Eine Rechtsgrundlage wäre im vorliegenden Fall demgemäß allenfalls im Gleichbehandlungsgrundsatz des § 97 Abs. 2 GWB zu finden. In der Tat wird die Entscheidung unter anderem damit begründet. Allerdings rekurriert die Vergabekammer ohne Weiteres dann auf § 4 Abs. 5 VgV und entwickelt daraus – ohne rechtlich zwingende Argumentation – den allgemeinen Grundsatz, dass eine Vergabestelle jegliche „wettbewerbsverfälschenden Vorkenntnisse“ von Bewerbern im Vergabeverfahren auszugleichen habe, und zwar offensichtlich auch solche, die der Vergabestelle selbst gar nicht bekannt sein müssen. Dieser Grundsatz lässt sich aus § 4 Abs. 5 VgV nicht ableiten.

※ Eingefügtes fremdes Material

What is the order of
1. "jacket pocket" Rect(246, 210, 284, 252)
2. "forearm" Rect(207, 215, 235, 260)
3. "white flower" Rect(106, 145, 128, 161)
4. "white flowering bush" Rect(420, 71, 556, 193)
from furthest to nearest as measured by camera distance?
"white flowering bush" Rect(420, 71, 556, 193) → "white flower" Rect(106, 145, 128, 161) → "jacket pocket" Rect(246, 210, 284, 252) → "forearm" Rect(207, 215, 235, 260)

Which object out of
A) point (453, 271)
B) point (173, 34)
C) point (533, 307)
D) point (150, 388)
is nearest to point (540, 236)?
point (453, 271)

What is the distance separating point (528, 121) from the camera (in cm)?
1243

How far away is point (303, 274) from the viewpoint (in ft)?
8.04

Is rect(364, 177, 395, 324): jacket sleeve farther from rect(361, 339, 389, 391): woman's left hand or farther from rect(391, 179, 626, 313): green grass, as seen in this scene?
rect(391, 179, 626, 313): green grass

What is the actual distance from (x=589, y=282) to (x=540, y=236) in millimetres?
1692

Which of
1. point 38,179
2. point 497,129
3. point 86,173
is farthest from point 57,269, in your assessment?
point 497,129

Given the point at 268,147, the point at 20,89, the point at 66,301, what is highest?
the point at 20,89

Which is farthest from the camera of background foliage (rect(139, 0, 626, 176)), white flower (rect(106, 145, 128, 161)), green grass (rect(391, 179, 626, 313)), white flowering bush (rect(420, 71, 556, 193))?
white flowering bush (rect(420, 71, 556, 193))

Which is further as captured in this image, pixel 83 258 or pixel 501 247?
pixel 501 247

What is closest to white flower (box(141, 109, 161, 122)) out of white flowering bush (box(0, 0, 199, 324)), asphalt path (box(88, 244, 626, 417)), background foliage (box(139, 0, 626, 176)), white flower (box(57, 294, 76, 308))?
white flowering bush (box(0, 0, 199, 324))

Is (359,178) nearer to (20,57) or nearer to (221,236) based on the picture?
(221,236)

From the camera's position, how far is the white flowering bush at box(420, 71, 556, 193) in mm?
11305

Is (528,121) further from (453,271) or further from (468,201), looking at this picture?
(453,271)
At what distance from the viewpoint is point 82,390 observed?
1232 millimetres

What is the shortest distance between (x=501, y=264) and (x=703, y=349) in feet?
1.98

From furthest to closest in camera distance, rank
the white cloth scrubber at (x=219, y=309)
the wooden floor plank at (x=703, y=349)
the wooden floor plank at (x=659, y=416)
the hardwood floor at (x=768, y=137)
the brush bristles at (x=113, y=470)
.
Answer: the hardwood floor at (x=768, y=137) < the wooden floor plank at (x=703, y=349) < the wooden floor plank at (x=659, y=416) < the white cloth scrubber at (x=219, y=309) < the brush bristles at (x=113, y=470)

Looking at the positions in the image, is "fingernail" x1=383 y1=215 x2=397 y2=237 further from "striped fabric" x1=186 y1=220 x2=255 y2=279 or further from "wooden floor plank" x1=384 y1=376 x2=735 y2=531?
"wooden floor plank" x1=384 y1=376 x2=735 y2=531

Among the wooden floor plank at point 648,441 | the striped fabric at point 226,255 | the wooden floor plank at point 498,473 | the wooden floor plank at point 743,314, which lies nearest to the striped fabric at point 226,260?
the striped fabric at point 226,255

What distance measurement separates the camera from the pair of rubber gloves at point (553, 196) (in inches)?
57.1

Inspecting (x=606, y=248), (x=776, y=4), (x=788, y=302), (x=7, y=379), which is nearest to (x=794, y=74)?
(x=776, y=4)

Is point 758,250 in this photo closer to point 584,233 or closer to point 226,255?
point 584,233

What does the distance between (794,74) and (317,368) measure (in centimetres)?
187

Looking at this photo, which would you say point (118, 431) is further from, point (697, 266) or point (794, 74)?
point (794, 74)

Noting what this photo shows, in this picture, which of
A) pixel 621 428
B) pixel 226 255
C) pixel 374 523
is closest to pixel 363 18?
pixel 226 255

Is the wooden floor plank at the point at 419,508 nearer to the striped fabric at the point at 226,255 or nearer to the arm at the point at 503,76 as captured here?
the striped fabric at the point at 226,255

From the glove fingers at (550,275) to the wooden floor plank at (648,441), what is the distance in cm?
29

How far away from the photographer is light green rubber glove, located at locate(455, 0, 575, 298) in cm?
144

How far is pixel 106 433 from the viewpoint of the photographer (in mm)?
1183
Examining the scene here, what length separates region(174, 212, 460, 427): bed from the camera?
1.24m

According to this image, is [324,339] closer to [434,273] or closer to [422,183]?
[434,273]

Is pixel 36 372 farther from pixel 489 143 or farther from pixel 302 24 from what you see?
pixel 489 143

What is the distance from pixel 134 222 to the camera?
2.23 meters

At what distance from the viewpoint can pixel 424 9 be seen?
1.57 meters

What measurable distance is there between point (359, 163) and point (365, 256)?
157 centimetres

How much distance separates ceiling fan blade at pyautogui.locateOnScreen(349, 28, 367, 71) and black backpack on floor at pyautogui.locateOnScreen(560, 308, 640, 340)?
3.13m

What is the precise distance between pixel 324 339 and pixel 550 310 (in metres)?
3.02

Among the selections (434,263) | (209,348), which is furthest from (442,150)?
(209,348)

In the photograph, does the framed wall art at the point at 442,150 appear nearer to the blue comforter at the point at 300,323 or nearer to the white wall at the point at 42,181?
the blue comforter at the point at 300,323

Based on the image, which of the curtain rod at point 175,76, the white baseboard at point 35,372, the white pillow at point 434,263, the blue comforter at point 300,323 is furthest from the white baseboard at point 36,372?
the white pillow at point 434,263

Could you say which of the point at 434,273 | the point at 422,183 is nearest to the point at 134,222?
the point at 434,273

Allerdings ist der verkürzten Sachverhaltsdarstellung zu entnehmen, dass die Vergabestelle in den Vergabeunterlagen wichtige Informationen nicht oder teilweise verfälscht an die Bewerber weitergegeben hatte. Diese – für sich vergabewidrige – Durchführung des Verhandlungsverfahrens konnte daher bereits vom Ansatz her nicht zu vergleichbaren Angeboten führen, was Bewerber mit detaillierten Ortskenntnissen zumindest mittelbar bevorteilte. Darin ließe sich ein Verstoß gegen den Gleichbehandlungsgrundsatz sehen. Jedoch handelt es sich nicht im eigentlichen Sinne um das vergaberechtliche Thema der Vorbefasstheit von Bewerbern, weshalb die einschlägigen Veröffentlichungen insofern missverständlich sind.
Axel Plankemann ist Rechtsanwalt in Hannover.